Por Roberto Kuppê (*)
Eu achava muito incômodo alguém dizer que não tinha mãe. Eu me achava privilegiado por ter uma mãe de 93 anos. “Quase 100”. E agora estou me arrumando para ir à missa de sétimo dia da morte dela, embora façam só cinco dias. Não seria missa de quinto dia?
Eu estou achando estranho dizer que minha mãe morreu. Para mim ela está viva. Presente. Não a vejo fora deste plano. Nos últimos anos, meses e dias quase não desgrudei dela. Fazia questão de estar bem junto dela quando a visitava. Ela morava numa casa e eu, num apartamento a uns seis quilômetros de distância.
Nos últimos dias a visitei com mais frequência. Dormi no hospital algumas vezes. No velório dela fiquei só eu e ela, das 21h às 8 da manhã. O cemitério é longe, a 30 quilômetros de nossas casas. Eu me voluntariei a ficar literalmente velando a minha mãe.
Na mesma noite estava sendo velado na capela ao lado um senhor de 58 anos. Quase a metade da idade da minha mãe. Morreu novo, de complicações da diabetes, após passar seis anos acamado.

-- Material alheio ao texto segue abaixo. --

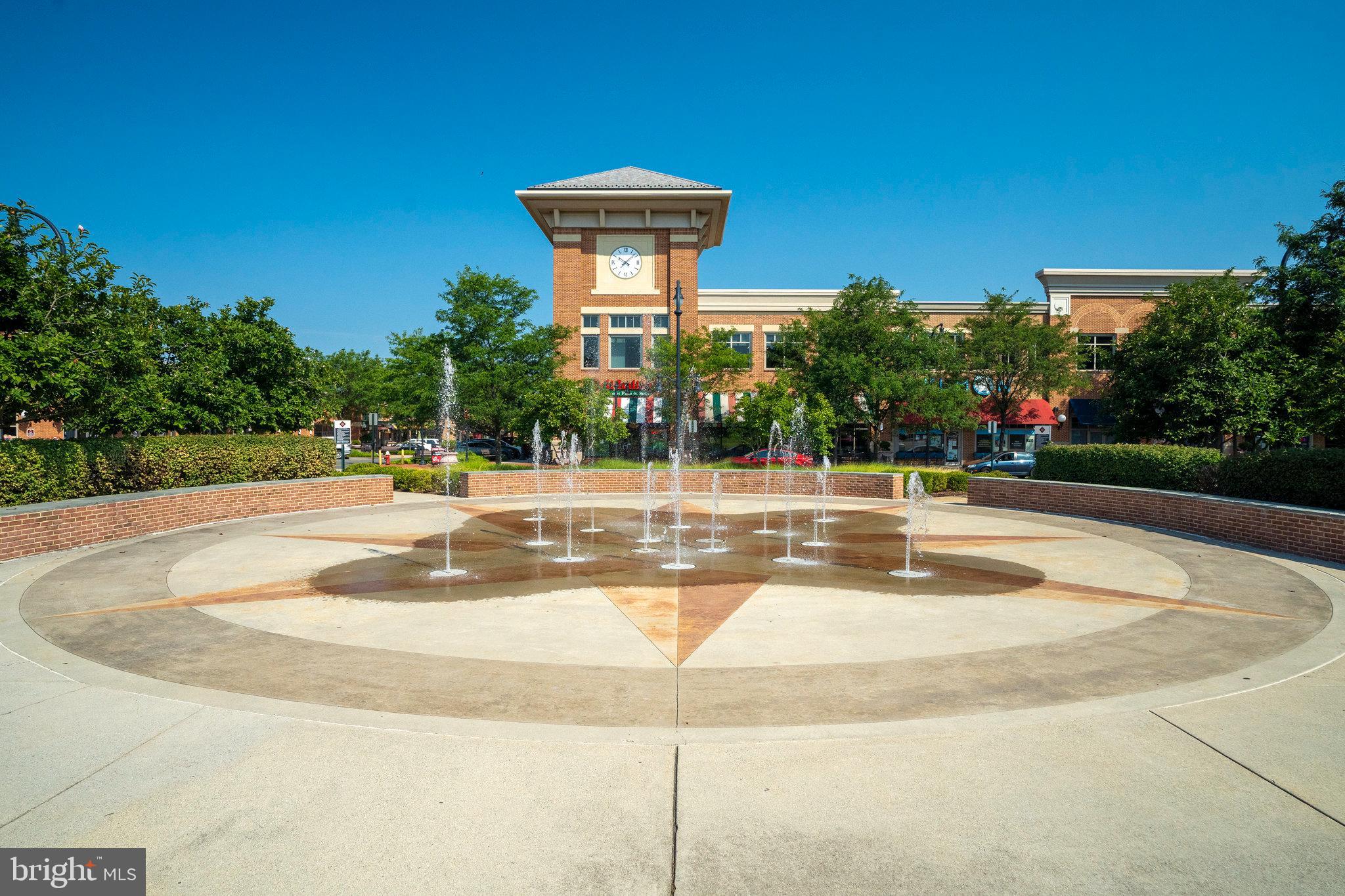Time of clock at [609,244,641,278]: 10:07
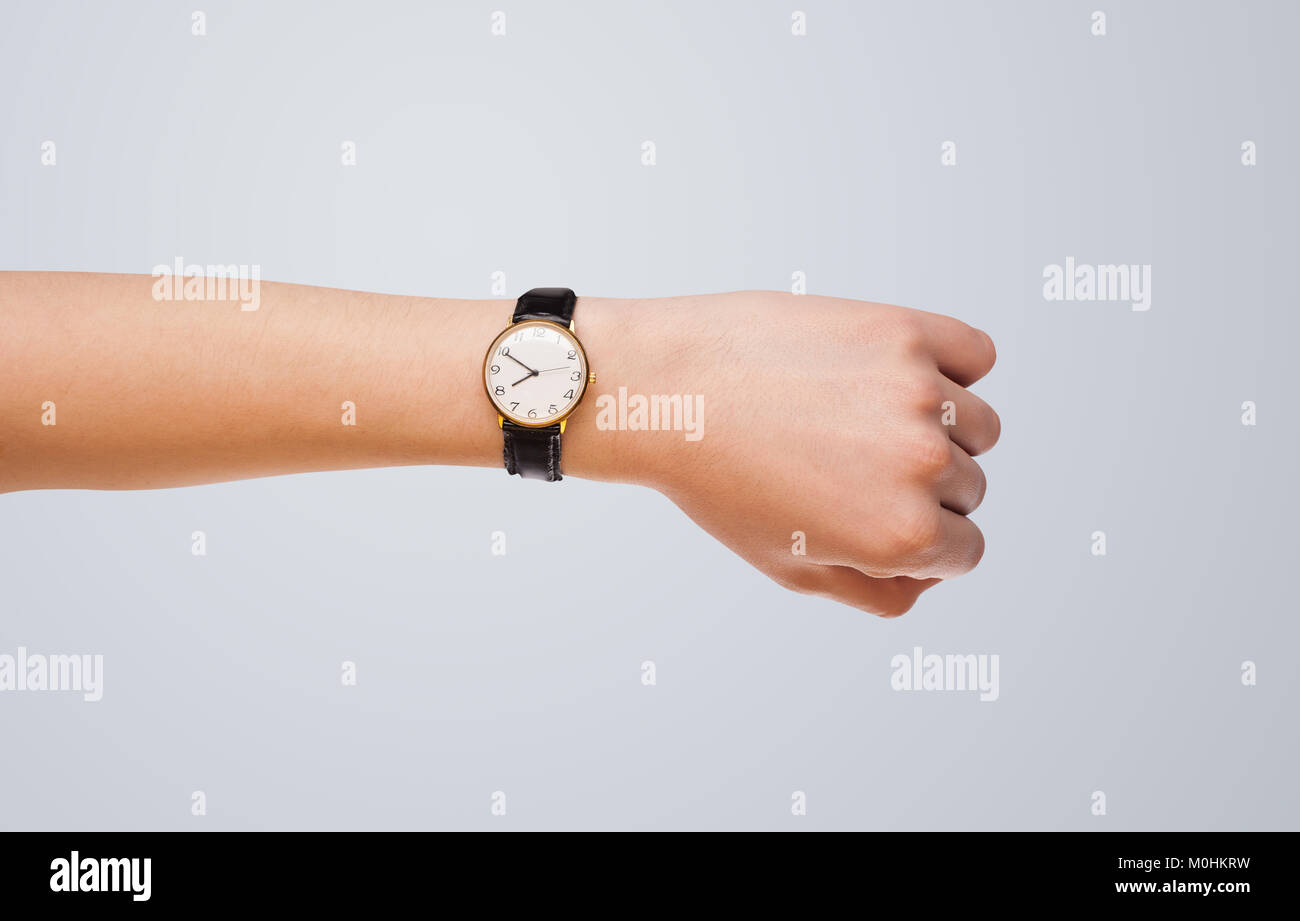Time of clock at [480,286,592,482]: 7:49
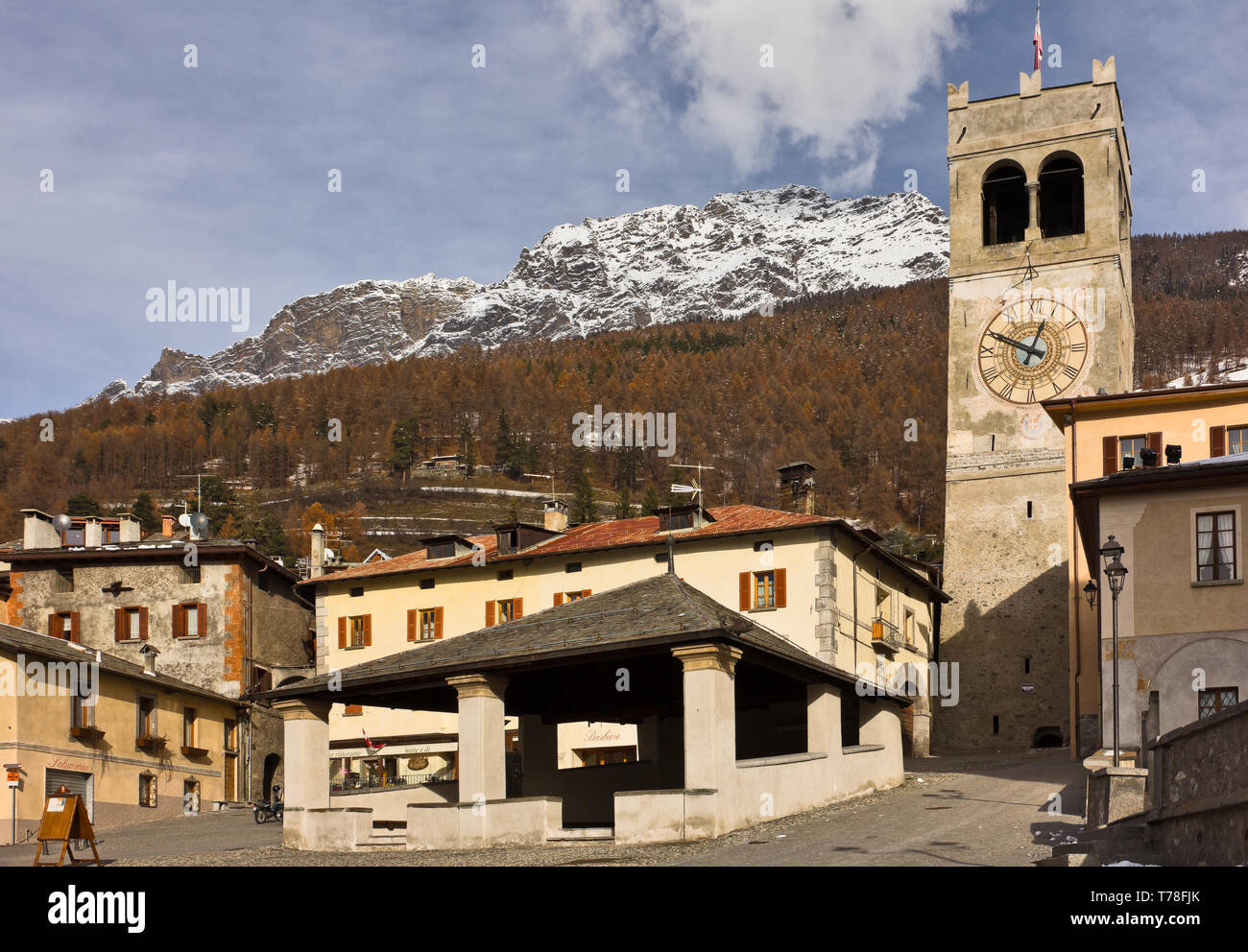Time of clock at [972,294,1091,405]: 12:49
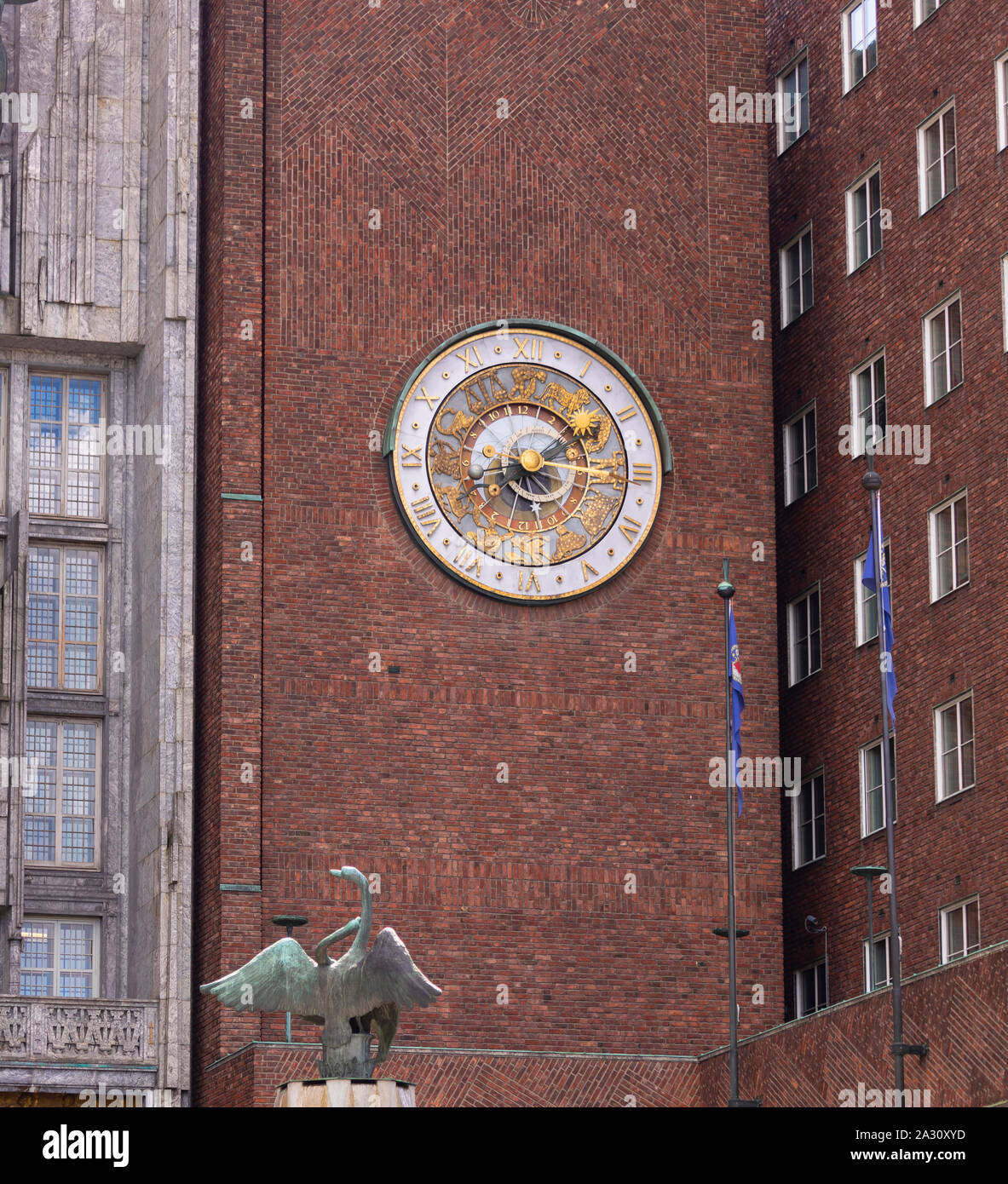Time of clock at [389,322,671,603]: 8:09
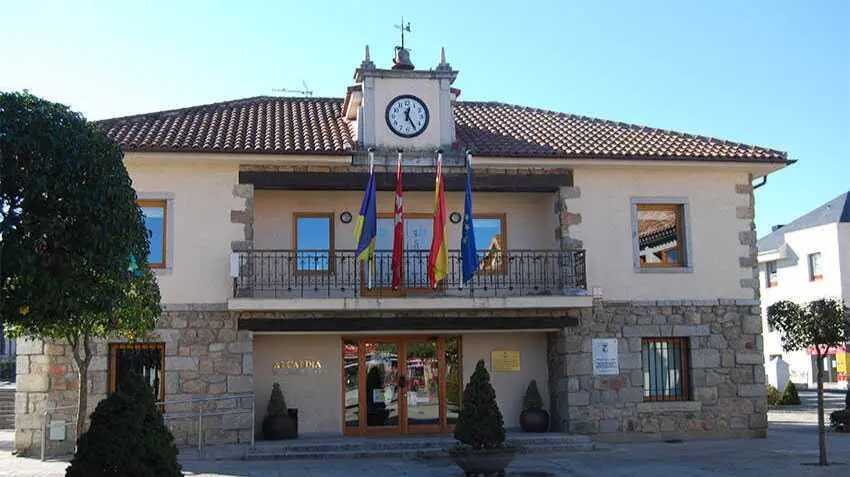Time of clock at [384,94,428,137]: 12:24
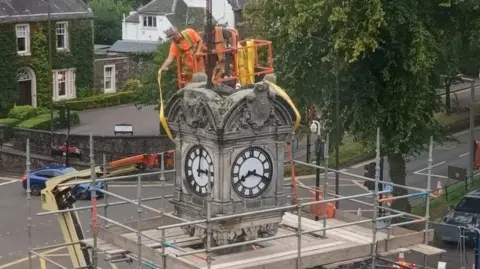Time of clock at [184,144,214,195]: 3:00
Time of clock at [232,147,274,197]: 8:18
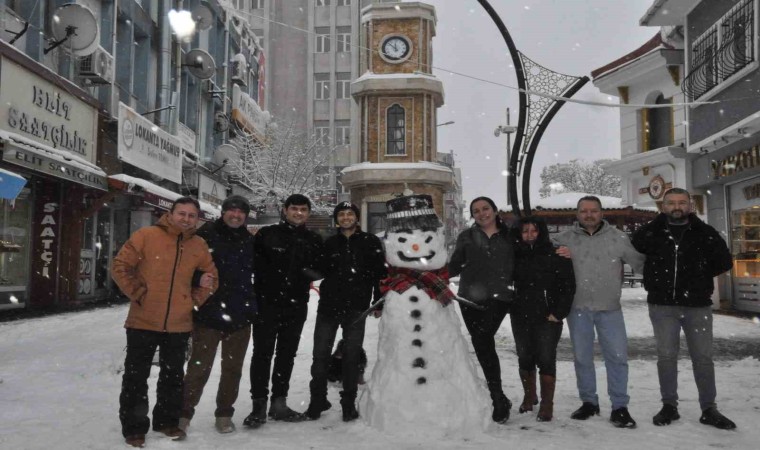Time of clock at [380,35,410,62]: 11:52
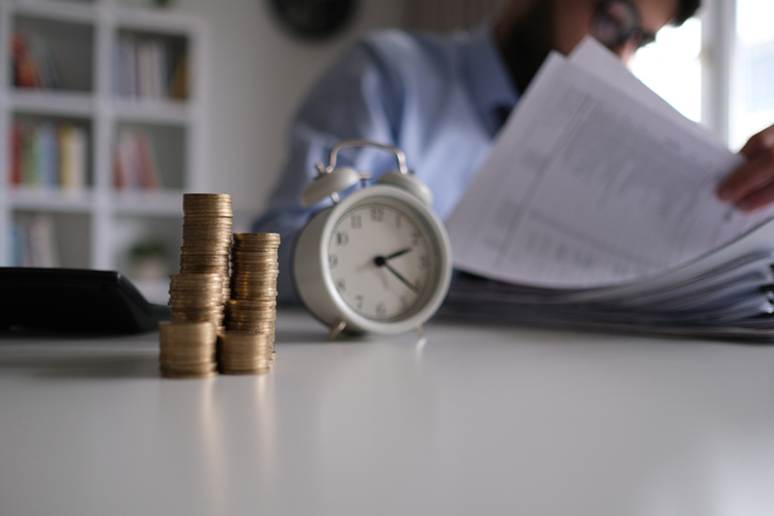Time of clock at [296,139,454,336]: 2:21
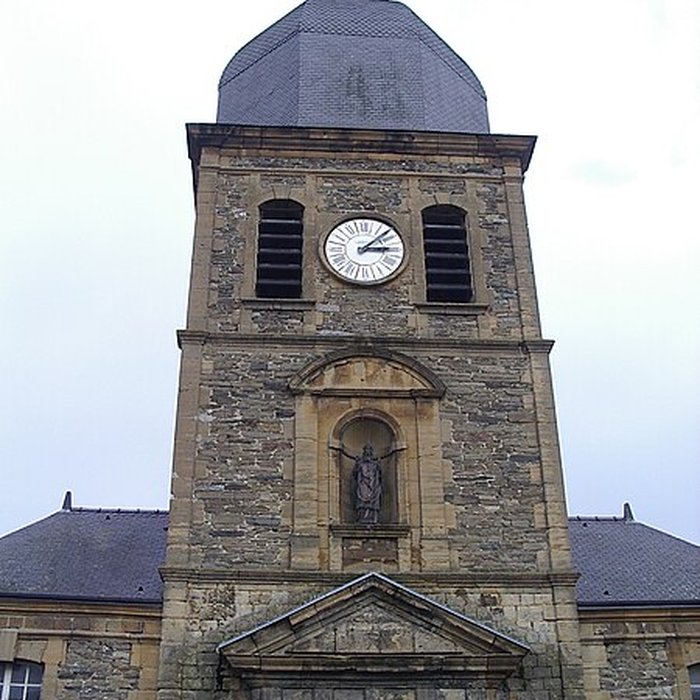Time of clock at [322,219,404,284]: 3:08
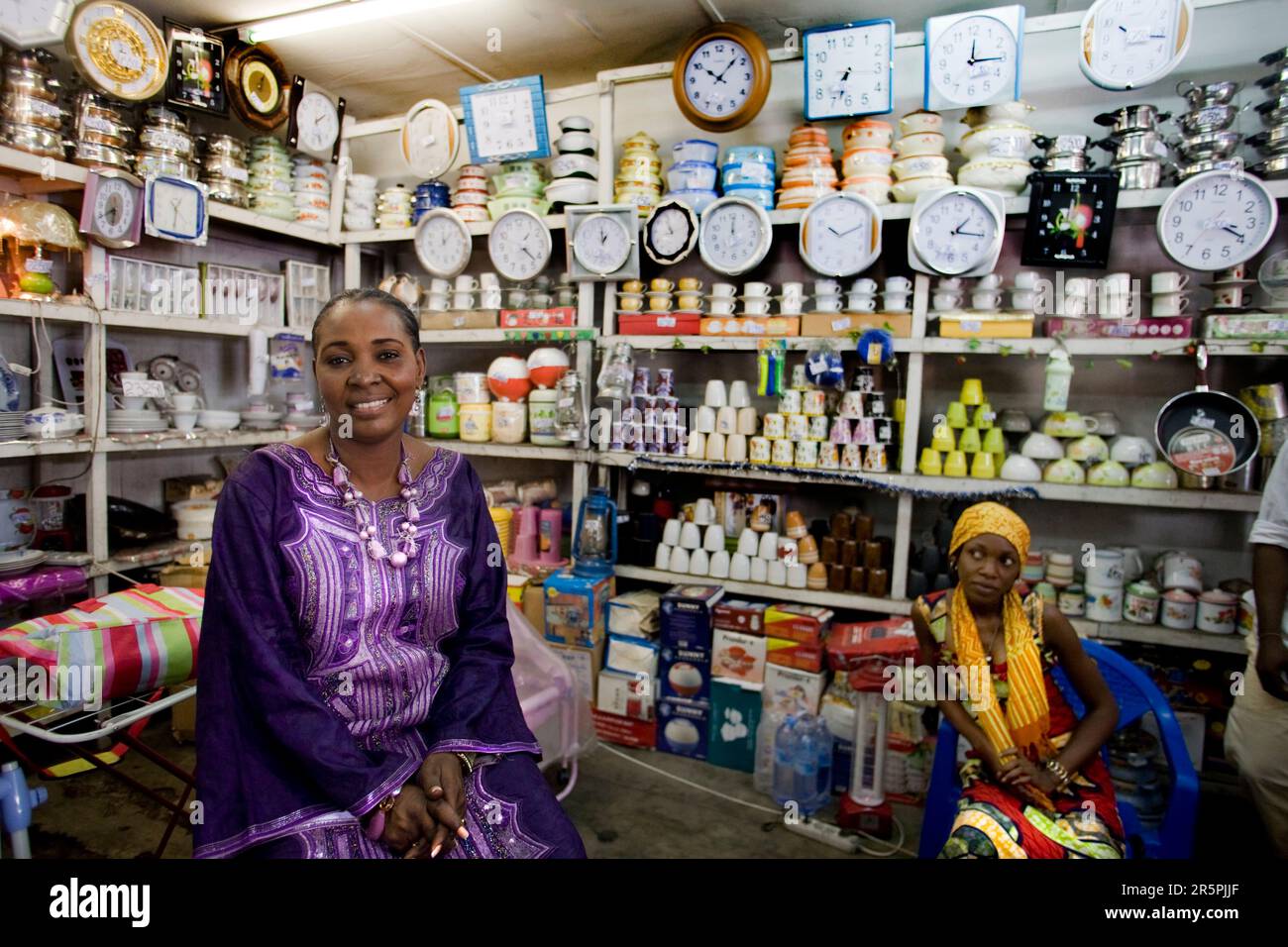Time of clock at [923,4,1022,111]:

Eu sempre achei que minha mãe estava vivendo muito. Mas queria que chegasse aos 100 anos, isso em 2032. Não chegou. Ainda bem, prá ela que estava bastante debilitada.
Só tenho boas lembranças dela. Já demos boas risadas juntos. Teve um dia que rimos tanto que acho que fizemos xixi. Risos. Foi um dia quando havia futebol em Porto Velho. Copão da Amazônia! Década de 70 (1975). Nós fomos ao estádio Aluízio Ferreira vender laranjada. Meu irmão Chiquinho (que Deus o tenha) foi quem preparou. Eu, meus irmãos e minha mãe fomos ao estádio vender.
Estou escrevendo e rindo…kkkk….sabe o que aconteceu? Meu irmão bateu as laranjas no liquidificador com algumas sementes. A laranjada ficou amarga. Quem bebia fazia uma cara de quem estava chupando limão. Resultado. Voltamos pra casa com toda a laranjada azeda. Rindo do estádio até em casa. Foi um dia inesquecível.
No geral, minha mãe era contida, na dela. Quase não se expressava. Nunca foi de bater papo com vizinhos. Nunca brigou com ninguém. Nunca teve nenhum atrito com nenhuma pessoa. Nunca gritava em casa, nem quando tinha razão. E como tinha razão.
Certo dia pediu para eu não sair prá balada. Eu tinha 25 anos, em 1985, logo após retornar do Rock in Rio. Sai com o Fiat 137 cheio de whisky no carro para um aniversário de 15 anos perto 5o BEC, em Porto Velho. No meio da festa fui deixar uma pessoa e voltaria para a festa. Foi ao descer a ladeira da Rogério Weber (perto da 7 de Setembro) que o Fiat 137 perdeu o controle e capotou seis vezes. Saí com a mão esquerda estraçalhada. Perdi um dedo, o polegar esquerdo. Escapei com vida.
Se eu tivesse ouvido a minha mãe…
(*) Roberto Kuppê é jornalista e articulista político e…sem pai e mãe!